(Exercise)
Write out the text of the whole listing below again, word for word, and leave out the pictures.

(Information)
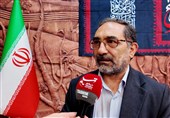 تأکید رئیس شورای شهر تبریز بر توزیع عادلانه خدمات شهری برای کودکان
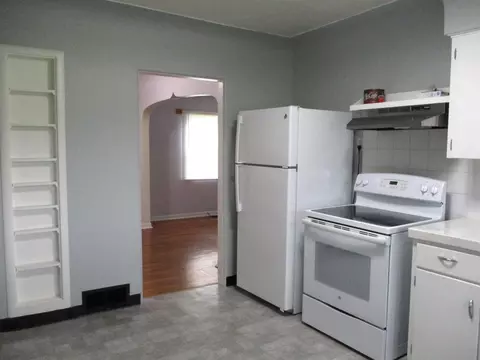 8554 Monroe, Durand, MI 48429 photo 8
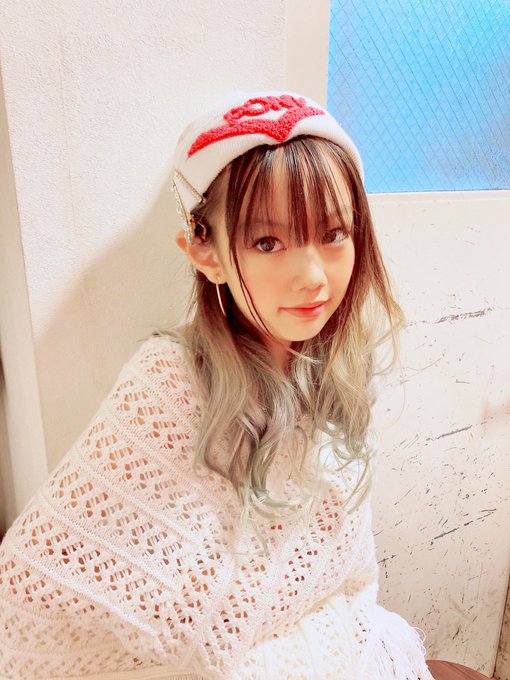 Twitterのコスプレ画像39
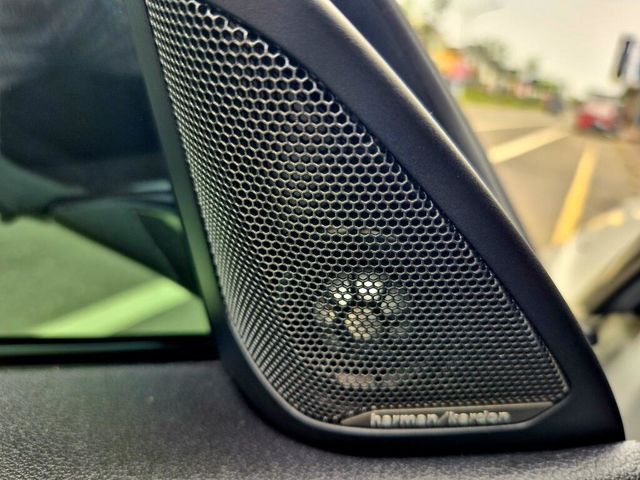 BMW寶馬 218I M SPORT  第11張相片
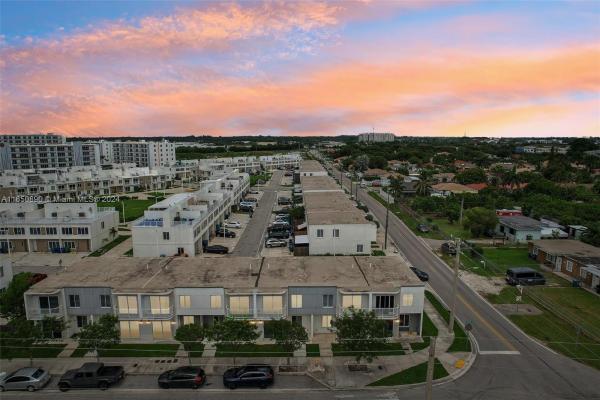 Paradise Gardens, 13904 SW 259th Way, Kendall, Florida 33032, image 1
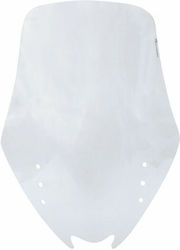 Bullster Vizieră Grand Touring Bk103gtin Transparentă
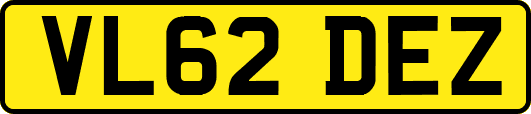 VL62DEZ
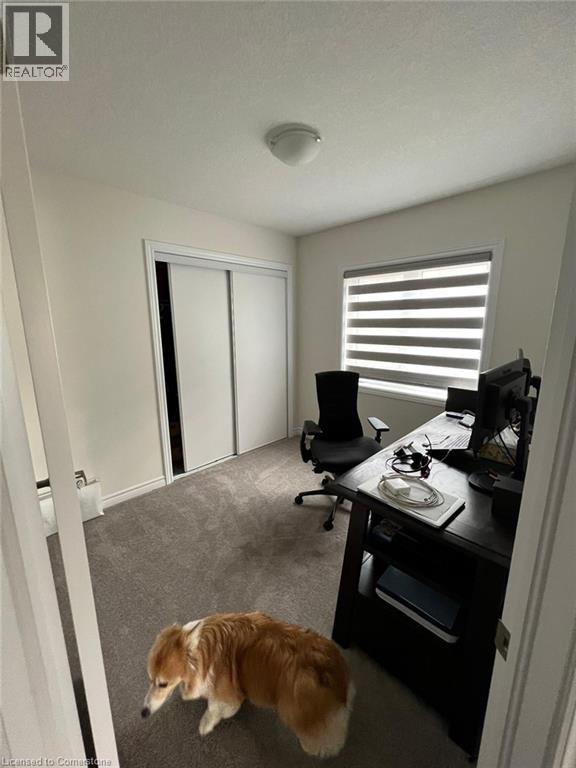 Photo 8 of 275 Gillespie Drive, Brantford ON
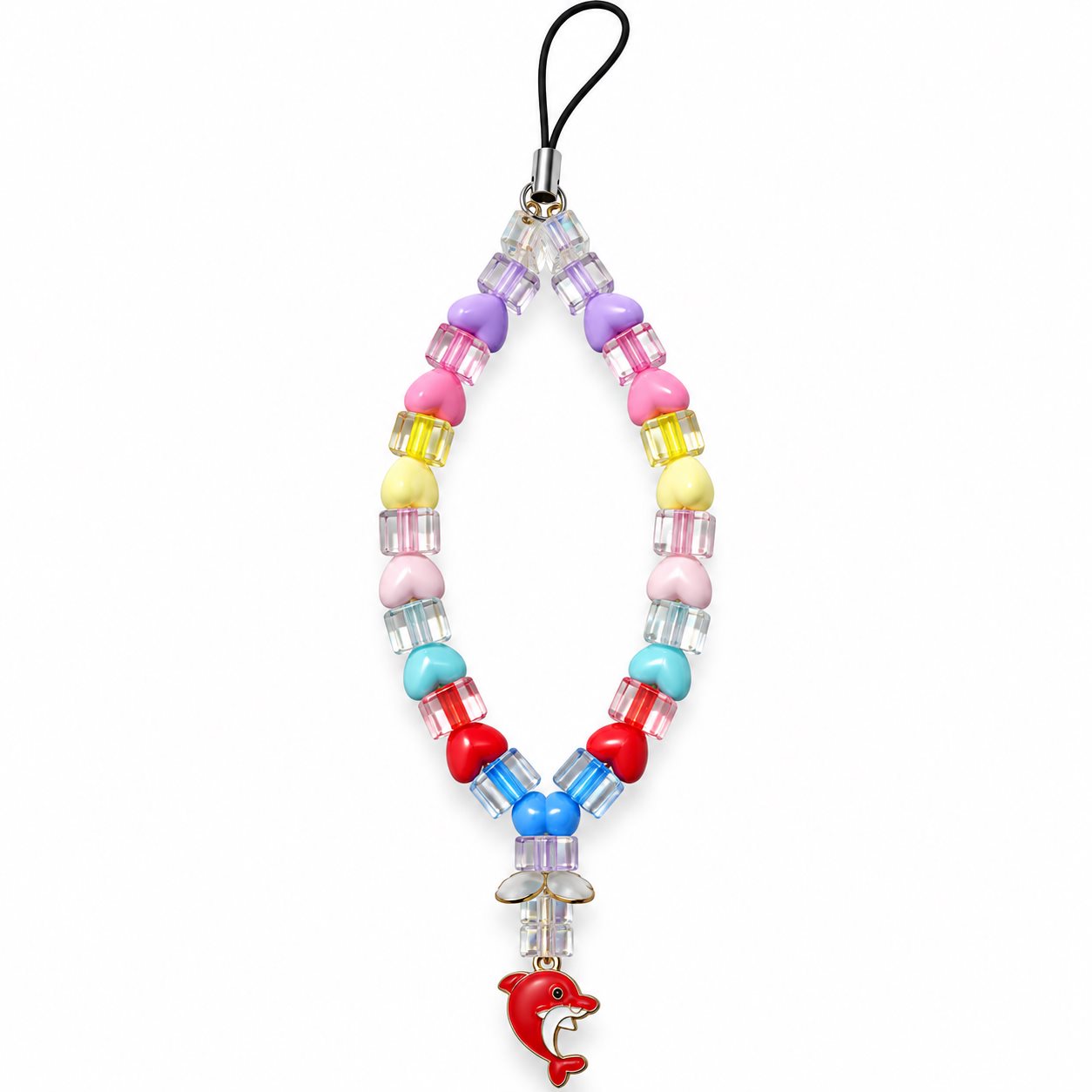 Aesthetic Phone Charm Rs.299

(Response to this task)
 تأکید رئیس شورای شهر تبریز بر توزیع عادلانه خدمات شهری برای کودکان
 8554 Monroe, Durand, MI 48429 photo 8
 Twitterのコスプレ画像39
 BMW寶馬 218I M SPORT  第11張相片
 Paradise Gardens, 13904 SW 259th Way, Kendall, Florida 33032, image 1
 Bullster Vizieră Grand Touring Bk103gtin Transparentă
 VL62DEZ
 Photo 8 of 275 Gillespie Drive, Brantford ON
 Aesthetic Phone Charm Rs.299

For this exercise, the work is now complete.